Une vague de chaleur sans précédent s'installe avec une vigilance orange dans plusieurs départements jusqu'à ce week-end.
Pour la première fois, Météo France a placé en vigilance canicule le mois de mai. Le Finistère a ouvert le bal avec une vigilance jaune qui s’est rapidement étendue à la majorité de l'ouest du pays. Actuellement, huit départements sont désormais sous alerte orange : le Finistère, le Morbihan, la Manche, l’Ille-et-Vilaine, le Maine-et-Loire, la Mayenne, la Vendée et la Loire-Atlantique.
La vigilance orange signale une canicule avérée, caractérisée par des températures élevées persistantes durant au moins trois jours et nuits consécutifs, générant un risque sanitaire pour la population.
Ce phénomène, surnommé « dôme de chaleur », est causé par une zone de haute pression qui capture l'air chaud qui remonte d'Afrique du Nord.
Des températures records pour un mois de mai ont été enregistrées le week-end dernier dans plusieurs stations, telles que Bergerac (33,8 °C), Noirmoutier (31,8 °C) et Brest (29,8 °C), rapportent les données provisoires de Météo-France. « Les écarts par rapport aux normales atteignent parfois 12 °C, voire 15 °C localement », indique François Gourand, prévisionniste chez Météo-France. « Cette situation est plutôt exceptionnelle », ajoute-t-il.
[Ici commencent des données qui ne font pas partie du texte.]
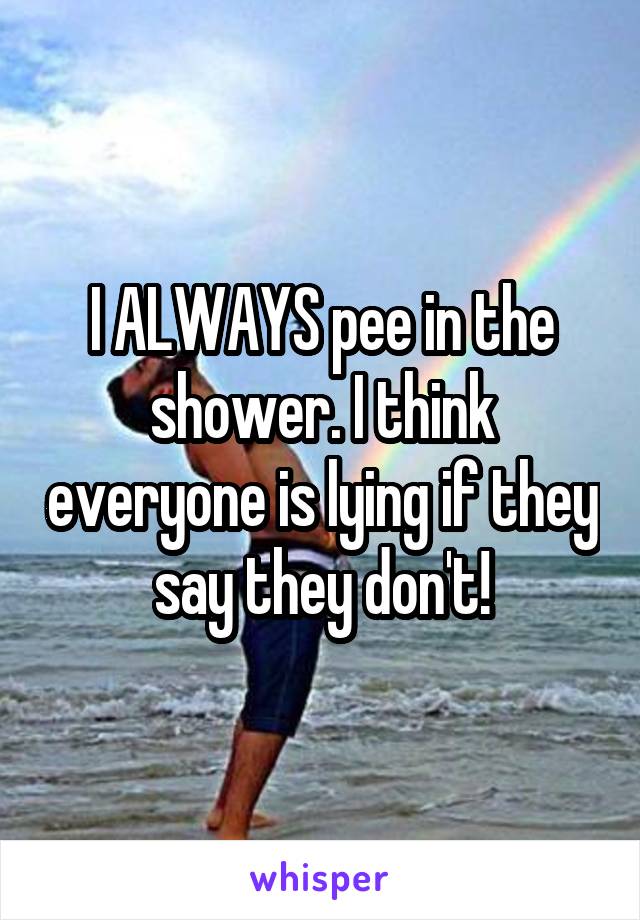 I ALWAYS pee in the shower. I think everyone is lying if they say they don't!

whisper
Vigilance canicule : l’aspect sanitaire priorisé
François Gourand prévoit que cette intense chaleur « va se prolonger jusqu'au week-end ». Bien qu'un léger rafraîchissement soit anticipé en milieu de semaine, il affectera surtout le nord, laissant le sud continuellement sous l'emprise d'une chaleur écrasante. Cette vague de chaleur pourrait se terminer par des pluies entre samedi et dimanche.
Bien que la France entière s’en ressente, seules certaines zones de l’ouest et de la région parisienne bénéficient de ces alertes. « L’aspect sanitaire est ici fondamental », précise François Gourand. « Nous ne parlons plus seulement de températures, mais de leurs effets sur la santé de la population, comme l'augmentation des passages aux urgences », ajoute-t-il.
Les habitudes de vie jouent également un rôle. « Les seuils de température varient selon les régions, car les populations ne sont pas toujours adaptées à ces chaleurs », souligne-t-il. Par conséquent, certaines journées chaudes ne donneront pas forcément lieu à une vigilance canicule.
Des étés prolongés
Un expert souligne que ce phénomène illustre les effets du réchauffement climatique, « qui rend possibles des températures aujourd'hui quasiment impossibles à imaginer ». « Cette année, le réchauffement climatique accentue les phénomènes comme ceux-ci, et cela correspond aux prévisions des climatologues, notamment un allongement des étés, qui commencent dès le mois de mai », conclut-il.